Render every line of the data below as a JSON list of strings, with one string per line and blank lines omitted.

[Records from a collection]
———
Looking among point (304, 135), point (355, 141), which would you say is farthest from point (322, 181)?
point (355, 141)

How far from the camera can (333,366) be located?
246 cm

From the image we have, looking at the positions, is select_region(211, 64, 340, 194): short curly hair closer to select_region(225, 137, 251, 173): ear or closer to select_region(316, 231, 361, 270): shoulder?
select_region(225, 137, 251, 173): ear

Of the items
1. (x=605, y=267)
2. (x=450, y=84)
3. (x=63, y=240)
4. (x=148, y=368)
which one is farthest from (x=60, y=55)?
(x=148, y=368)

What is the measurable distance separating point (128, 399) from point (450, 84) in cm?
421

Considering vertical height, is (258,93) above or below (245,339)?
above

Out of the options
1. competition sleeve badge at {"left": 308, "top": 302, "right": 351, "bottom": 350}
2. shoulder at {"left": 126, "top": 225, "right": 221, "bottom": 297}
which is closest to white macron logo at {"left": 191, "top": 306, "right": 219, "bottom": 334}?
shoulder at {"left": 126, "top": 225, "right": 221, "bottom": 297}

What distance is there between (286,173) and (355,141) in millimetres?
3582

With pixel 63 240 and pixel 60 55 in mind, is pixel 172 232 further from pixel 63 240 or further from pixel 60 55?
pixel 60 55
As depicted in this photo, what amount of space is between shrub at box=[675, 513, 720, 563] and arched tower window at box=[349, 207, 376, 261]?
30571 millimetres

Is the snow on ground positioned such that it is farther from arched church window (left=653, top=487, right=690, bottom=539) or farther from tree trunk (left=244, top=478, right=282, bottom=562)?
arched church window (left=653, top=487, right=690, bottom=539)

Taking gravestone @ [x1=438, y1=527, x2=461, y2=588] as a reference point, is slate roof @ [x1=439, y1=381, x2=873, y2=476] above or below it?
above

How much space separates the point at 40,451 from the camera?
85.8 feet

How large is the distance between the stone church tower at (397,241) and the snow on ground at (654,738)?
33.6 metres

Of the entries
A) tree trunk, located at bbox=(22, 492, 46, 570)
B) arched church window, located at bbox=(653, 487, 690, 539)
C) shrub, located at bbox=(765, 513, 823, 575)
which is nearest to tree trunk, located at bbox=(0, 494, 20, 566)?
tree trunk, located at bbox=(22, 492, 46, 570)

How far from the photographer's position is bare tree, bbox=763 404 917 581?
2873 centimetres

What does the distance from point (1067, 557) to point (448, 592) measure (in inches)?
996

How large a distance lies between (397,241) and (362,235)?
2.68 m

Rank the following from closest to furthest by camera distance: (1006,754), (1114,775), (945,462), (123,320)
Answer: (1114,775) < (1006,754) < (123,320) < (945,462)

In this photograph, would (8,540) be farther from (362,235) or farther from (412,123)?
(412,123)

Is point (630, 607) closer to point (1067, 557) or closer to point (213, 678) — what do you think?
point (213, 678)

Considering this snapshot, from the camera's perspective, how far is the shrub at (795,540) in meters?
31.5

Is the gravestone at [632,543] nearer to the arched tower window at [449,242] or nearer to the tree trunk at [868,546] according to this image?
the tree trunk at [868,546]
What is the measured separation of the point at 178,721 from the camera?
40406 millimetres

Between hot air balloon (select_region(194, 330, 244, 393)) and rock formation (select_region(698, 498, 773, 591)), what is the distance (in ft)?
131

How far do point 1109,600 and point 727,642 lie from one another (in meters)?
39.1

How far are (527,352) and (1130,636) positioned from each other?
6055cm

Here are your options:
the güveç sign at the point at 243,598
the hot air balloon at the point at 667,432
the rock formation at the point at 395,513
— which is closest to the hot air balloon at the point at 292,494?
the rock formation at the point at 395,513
———
**Answer in full:**
[
  "Looking among point (304, 135), point (355, 141), which would you say is farthest from point (322, 181)?",
  "point (355, 141)",
  "How far from the camera can (333,366) be located?",
  "246 cm",
  "From the image we have, looking at the positions, is select_region(211, 64, 340, 194): short curly hair closer to select_region(225, 137, 251, 173): ear or closer to select_region(316, 231, 361, 270): shoulder?",
  "select_region(225, 137, 251, 173): ear",
  "Of the items",
  "1. (x=605, y=267)",
  "2. (x=450, y=84)",
  "3. (x=63, y=240)",
  "4. (x=148, y=368)",
  "which one is farthest from (x=60, y=55)?",
  "(x=148, y=368)",
  "What is the measurable distance separating point (128, 399) from point (450, 84) in cm?",
  "421",
  "Considering vertical height, is (258,93) above or below (245,339)?",
  "above",
  "Out of the options",
  "1. competition sleeve badge at {\"left\": 308, \"top\": 302, \"right\": 351, \"bottom\": 350}",
  "2. shoulder at {\"left\": 126, \"top\": 225, \"right\": 221, \"bottom\": 297}",
  "which is closest to white macron logo at {\"left\": 191, \"top\": 306, \"right\": 219, \"bottom\": 334}?",
  "shoulder at {\"left\": 126, \"top\": 225, \"right\": 221, \"bottom\": 297}",
  "What distance is there between (286,173) and (355,141) in millimetres?",
  "3582",
  "With pixel 63 240 and pixel 60 55 in mind, is pixel 172 232 further from pixel 63 240 or further from pixel 60 55?",
  "pixel 60 55",
  "As depicted in this photo, what amount of space is between shrub at box=[675, 513, 720, 563] and arched tower window at box=[349, 207, 376, 261]?",
  "30571 millimetres",
  "Is the snow on ground positioned such that it is farther from arched church window (left=653, top=487, right=690, bottom=539) or farther from tree trunk (left=244, top=478, right=282, bottom=562)?",
  "arched church window (left=653, top=487, right=690, bottom=539)",
  "Taking gravestone @ [x1=438, y1=527, x2=461, y2=588] as a reference point, is slate roof @ [x1=439, y1=381, x2=873, y2=476] above or below it?",
  "above",
  "How much space separates the point at 40,451 from the camera?",
  "85.8 feet",
  "How large is the distance between the stone church tower at (397,241) and the snow on ground at (654,738)?",
  "33.6 metres",
  "Of the entries",
  "A) tree trunk, located at bbox=(22, 492, 46, 570)",
  "B) arched church window, located at bbox=(653, 487, 690, 539)",
  "C) shrub, located at bbox=(765, 513, 823, 575)",
  "which is nearest to tree trunk, located at bbox=(0, 494, 20, 566)?",
  "tree trunk, located at bbox=(22, 492, 46, 570)",
  "How far from the photographer's position is bare tree, bbox=763 404 917 581?",
  "2873 centimetres",
  "What does the distance from point (1067, 557) to point (448, 592) measure (in inches)?",
  "996",
  "How large a distance lies between (397,241) and (362,235)?",
  "2.68 m",
  "Rank the following from closest to furthest by camera distance: (1006,754), (1114,775), (945,462), (123,320)",
  "Answer: (1114,775) < (1006,754) < (123,320) < (945,462)",
  "In this photograph, would (8,540) be farther from (362,235) or farther from (412,123)?",
  "(412,123)",
  "Is point (630, 607) closer to point (1067, 557) or closer to point (213, 678) — what do you think?",
  "point (213, 678)",
  "Considering this snapshot, from the camera's perspective, how far is the shrub at (795,540) in meters?",
  "31.5",
  "Is the gravestone at [632,543] nearer to the arched tower window at [449,242] or nearer to the tree trunk at [868,546] according to this image?",
  "the tree trunk at [868,546]",
  "What is the measured separation of the point at 178,721 from the camera?",
  "40406 millimetres",
  "Between hot air balloon (select_region(194, 330, 244, 393)) and rock formation (select_region(698, 498, 773, 591)), what is the distance (in ft)?",
  "131",
  "How far do point 1109,600 and point 727,642 lie from one another (in meters)?",
  "39.1",
  "How far are (527,352) and (1130,636) positioned from each other?",
  "6055cm",
  "Here are your options:",
  "the güveç sign at the point at 243,598",
  "the hot air balloon at the point at 667,432",
  "the rock formation at the point at 395,513",
  "— which is closest to the hot air balloon at the point at 292,494?",
  "the rock formation at the point at 395,513"
]